8. A/B Testing in Production

Concern	Approach
Traffic split	Hash user_id for deterministic assignment
Metrics	Primary: task completion. Secondary: satisfaction, latency
Duration	Until statistical significance (p < 0.05, power > 0.8)
Guardrails	Monitor safety scores, error rates, cost per request
Rollback	Automated if error rate > 2x baseline or safety score drops

9. Performance Metrics

@dataclass
class LLMMetrics:
    time_to_first_token_ms: float   # Perceived responsiveness
    total_latency_ms: float         # End-to-end time
    input_tokens: int
    output_tokens: int
    cost_usd: float                 # Based on provider pricing

    @property
    def tokens_per_second(self) -> float:
        return self.output_tokens / (self.total_latency_ms / 1000)

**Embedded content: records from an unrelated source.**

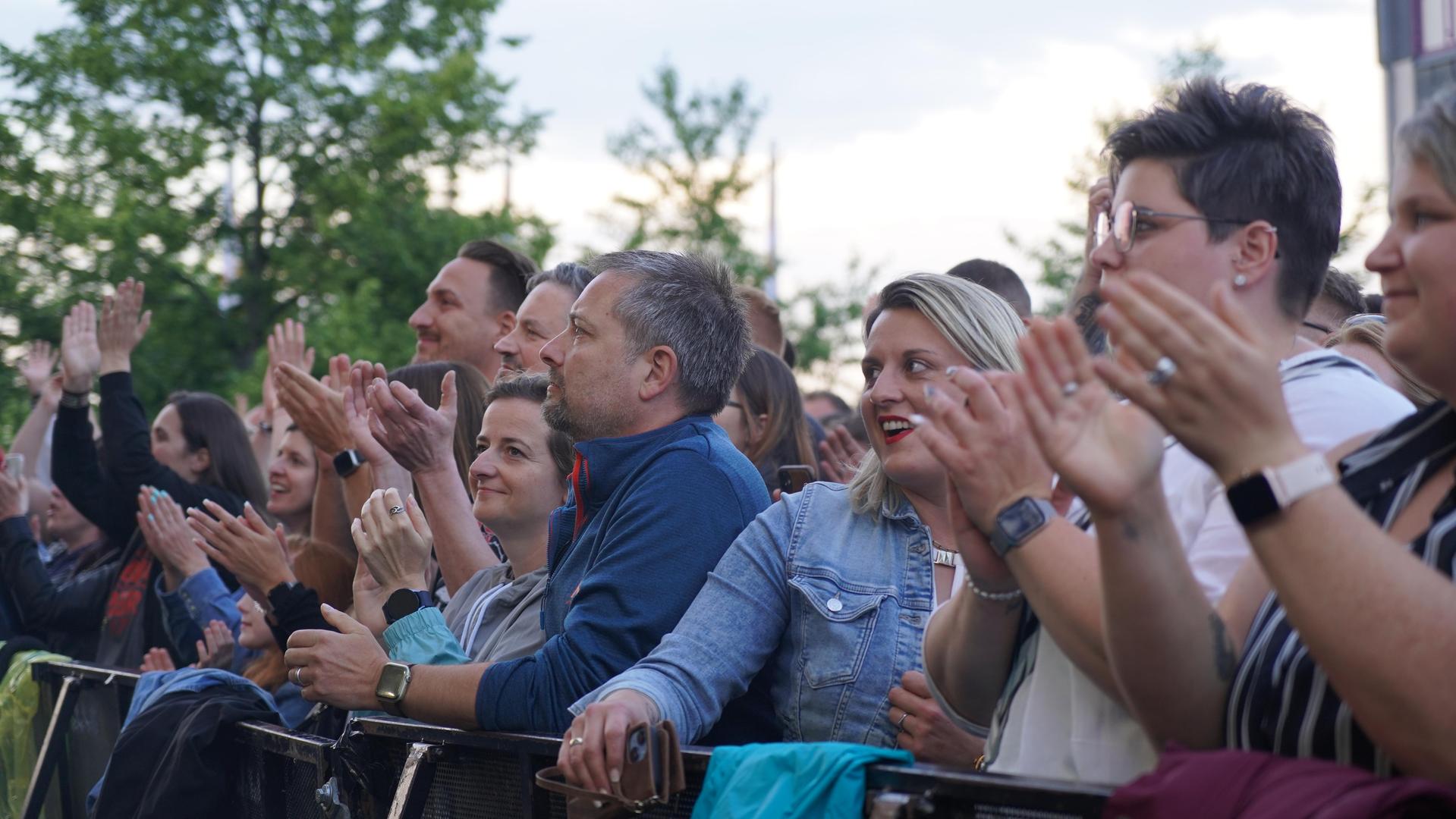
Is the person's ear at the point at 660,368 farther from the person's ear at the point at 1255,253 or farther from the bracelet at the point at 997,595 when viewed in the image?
the person's ear at the point at 1255,253

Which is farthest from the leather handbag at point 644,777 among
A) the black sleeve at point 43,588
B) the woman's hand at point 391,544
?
the black sleeve at point 43,588

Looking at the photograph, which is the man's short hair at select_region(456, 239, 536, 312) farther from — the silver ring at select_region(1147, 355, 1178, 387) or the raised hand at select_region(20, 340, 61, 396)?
the silver ring at select_region(1147, 355, 1178, 387)

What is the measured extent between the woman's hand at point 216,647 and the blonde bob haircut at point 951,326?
324 cm

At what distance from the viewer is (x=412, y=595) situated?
12.8 ft

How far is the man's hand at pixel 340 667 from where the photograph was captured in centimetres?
360

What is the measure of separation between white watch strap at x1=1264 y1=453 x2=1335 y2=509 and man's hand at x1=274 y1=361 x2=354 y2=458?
162 inches

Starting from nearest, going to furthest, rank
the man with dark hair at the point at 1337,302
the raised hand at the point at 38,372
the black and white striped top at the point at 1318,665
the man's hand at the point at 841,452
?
the black and white striped top at the point at 1318,665
the man with dark hair at the point at 1337,302
the man's hand at the point at 841,452
the raised hand at the point at 38,372

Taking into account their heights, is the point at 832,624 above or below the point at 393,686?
above

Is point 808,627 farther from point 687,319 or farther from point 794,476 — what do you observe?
point 794,476

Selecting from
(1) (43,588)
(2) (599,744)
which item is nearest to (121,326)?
(1) (43,588)

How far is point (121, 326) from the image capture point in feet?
25.2

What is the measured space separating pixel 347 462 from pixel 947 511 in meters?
2.69

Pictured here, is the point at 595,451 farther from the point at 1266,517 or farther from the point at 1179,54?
the point at 1179,54

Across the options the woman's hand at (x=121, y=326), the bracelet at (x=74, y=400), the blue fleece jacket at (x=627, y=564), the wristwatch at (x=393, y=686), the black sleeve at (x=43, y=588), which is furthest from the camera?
the woman's hand at (x=121, y=326)
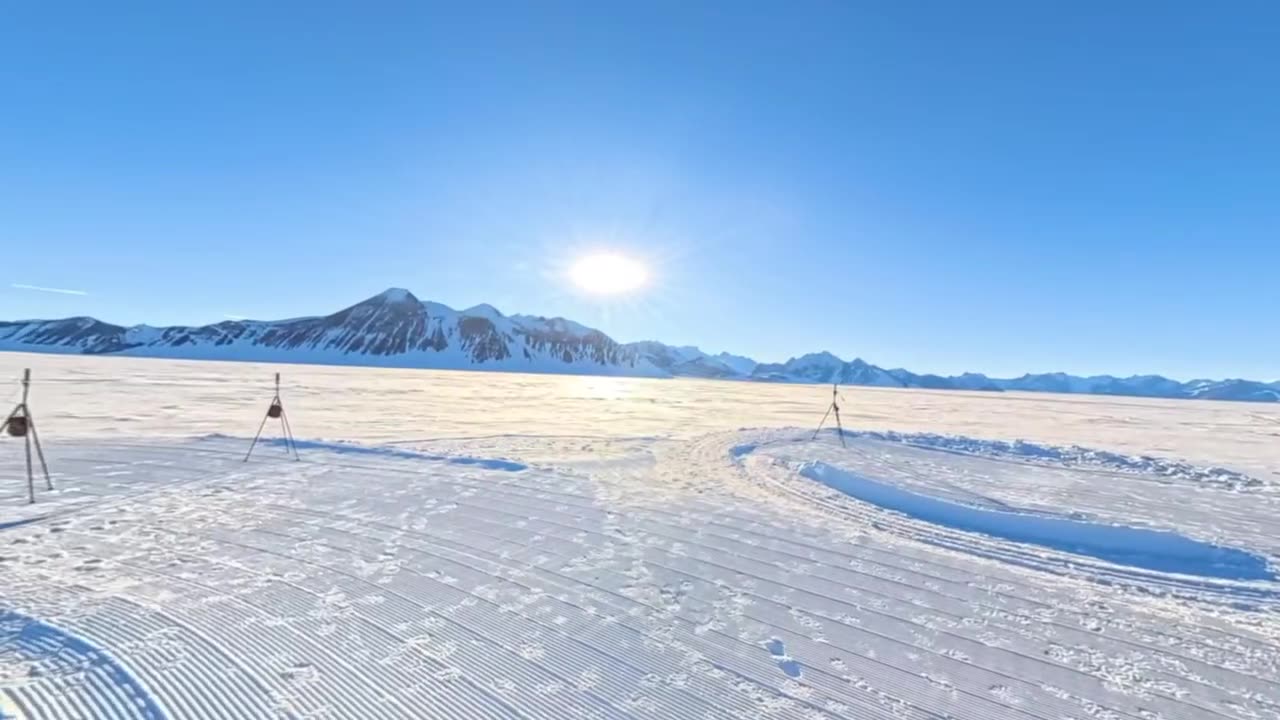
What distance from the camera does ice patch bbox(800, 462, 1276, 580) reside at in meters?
7.46

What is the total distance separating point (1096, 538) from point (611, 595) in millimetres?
7430

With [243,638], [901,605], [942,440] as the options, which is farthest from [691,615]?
[942,440]

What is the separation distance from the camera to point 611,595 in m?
5.69

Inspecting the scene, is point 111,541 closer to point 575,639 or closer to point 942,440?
point 575,639

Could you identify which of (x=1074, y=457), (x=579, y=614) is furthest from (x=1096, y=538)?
(x=1074, y=457)

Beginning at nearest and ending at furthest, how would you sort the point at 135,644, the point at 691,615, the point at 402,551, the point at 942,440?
the point at 135,644 < the point at 691,615 < the point at 402,551 < the point at 942,440

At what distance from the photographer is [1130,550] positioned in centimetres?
815

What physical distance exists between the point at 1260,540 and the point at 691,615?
8772 millimetres

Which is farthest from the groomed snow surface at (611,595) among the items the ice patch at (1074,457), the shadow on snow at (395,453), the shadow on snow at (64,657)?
the ice patch at (1074,457)

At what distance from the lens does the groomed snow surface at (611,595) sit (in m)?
4.07

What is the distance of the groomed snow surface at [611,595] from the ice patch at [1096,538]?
5cm

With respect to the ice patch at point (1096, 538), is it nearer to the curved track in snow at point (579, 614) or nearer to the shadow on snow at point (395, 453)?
the curved track in snow at point (579, 614)

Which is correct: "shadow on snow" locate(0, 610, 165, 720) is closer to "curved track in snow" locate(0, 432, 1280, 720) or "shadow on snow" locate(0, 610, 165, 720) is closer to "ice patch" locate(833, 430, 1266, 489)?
"curved track in snow" locate(0, 432, 1280, 720)

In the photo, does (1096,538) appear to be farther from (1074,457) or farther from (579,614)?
(1074,457)
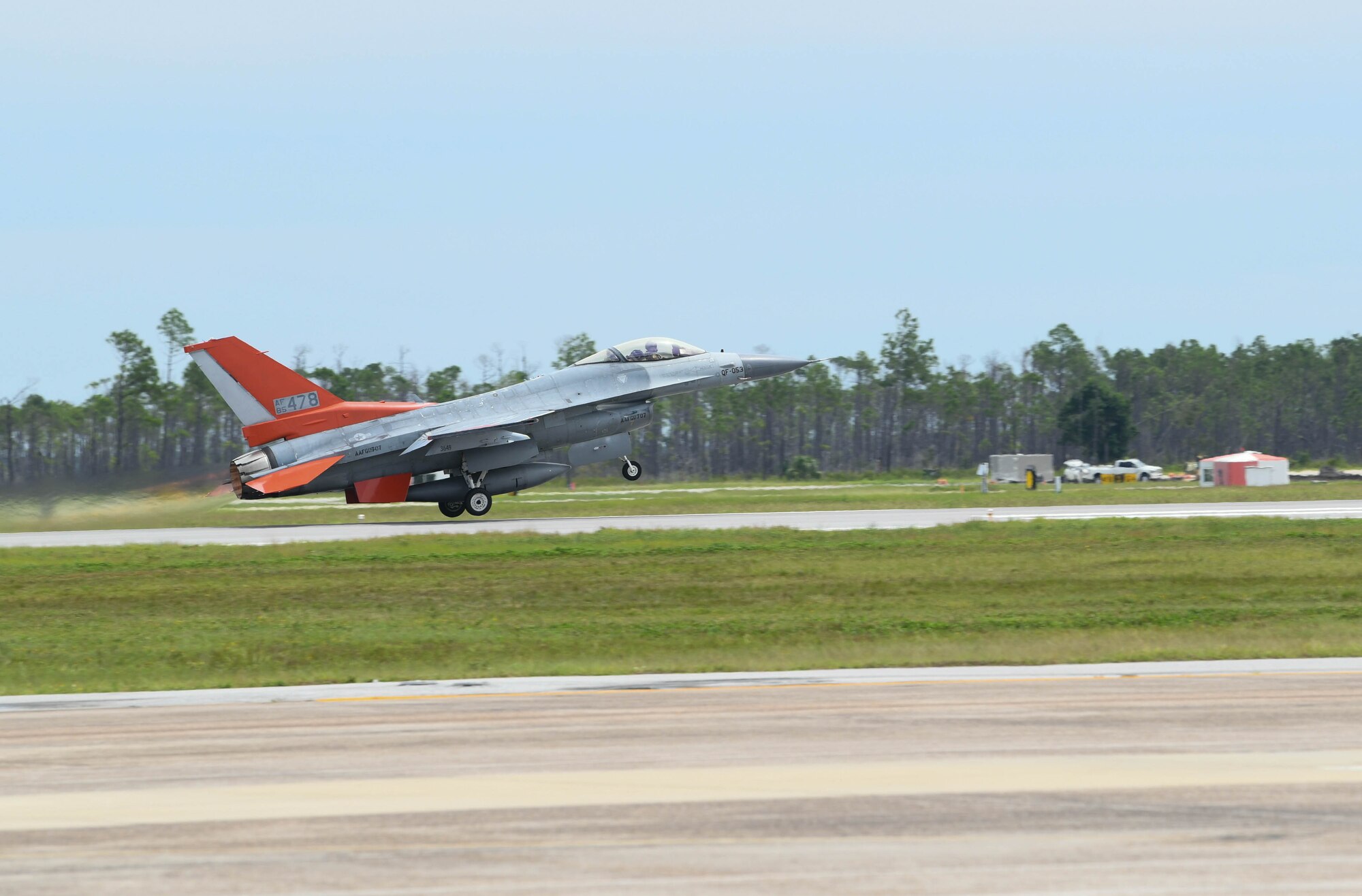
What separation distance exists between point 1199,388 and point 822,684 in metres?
135

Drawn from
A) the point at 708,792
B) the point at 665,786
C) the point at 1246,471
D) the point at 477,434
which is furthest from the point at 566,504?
the point at 708,792

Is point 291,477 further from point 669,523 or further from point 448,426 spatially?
point 669,523

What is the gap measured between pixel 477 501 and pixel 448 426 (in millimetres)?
2916

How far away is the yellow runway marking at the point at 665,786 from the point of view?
9.12m

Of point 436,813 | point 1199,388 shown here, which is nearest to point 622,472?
point 436,813

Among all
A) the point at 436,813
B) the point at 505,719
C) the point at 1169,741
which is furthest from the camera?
the point at 505,719

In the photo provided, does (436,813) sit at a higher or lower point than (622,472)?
lower

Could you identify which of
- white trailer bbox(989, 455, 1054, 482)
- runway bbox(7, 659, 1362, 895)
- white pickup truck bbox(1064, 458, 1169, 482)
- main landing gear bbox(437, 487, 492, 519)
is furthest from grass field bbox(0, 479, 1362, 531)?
runway bbox(7, 659, 1362, 895)

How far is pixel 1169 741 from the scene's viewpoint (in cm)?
1077

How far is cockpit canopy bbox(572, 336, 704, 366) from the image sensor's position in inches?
1494

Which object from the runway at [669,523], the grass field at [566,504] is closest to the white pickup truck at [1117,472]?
the grass field at [566,504]

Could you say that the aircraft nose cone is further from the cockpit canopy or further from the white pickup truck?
the white pickup truck

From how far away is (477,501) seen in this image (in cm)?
3806

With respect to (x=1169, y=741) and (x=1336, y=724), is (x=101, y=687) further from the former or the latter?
(x=1336, y=724)
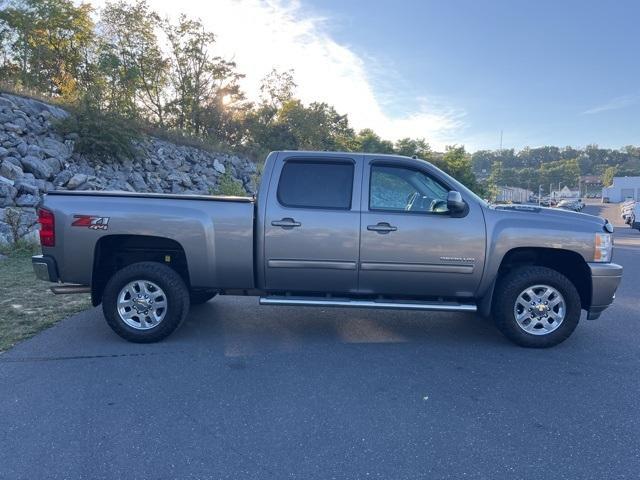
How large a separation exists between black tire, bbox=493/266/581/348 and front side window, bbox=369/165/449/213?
1157mm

Targets (conversational): TTFT < 500ms, total < 5s, cost < $0.05/request. Targets (batch): throughput > 100 req/min, cost < $0.02/request.

10. Model Comparison Framework

Factor	Weight	How to Score
Accuracy on eval suite	30%	Automated eval score
Latency (p95)	20%	Benchmarked under load
Cost per request	20%	Token pricing calculation
Safety pass rate	15%	Red team + classifier
Instruction following	15%	Structured output compliance

Decision process: run identical eval suite across candidate models, normalize scores 0-1, compute weighted score, select highest. Re-evaluate quarterly or on major model releases.

11. Production Monitoring

Track continuously in production:

Response quality score (sample-based LLM judge)
Hallucination rate (claim verification on sample)
User feedback signals (thumbs up/down, regeneration rate)
Latency percentiles (p50, p95, p99)
Cost per request and daily spend
Safety classifier trigger rate
Token usage trends (input growing = context bloat)

Alert thresholds: quality score drop > 5% over 24h, hallucination rate > 2x baseline, latency p95 > 2x target, safety trigger rate > 1%.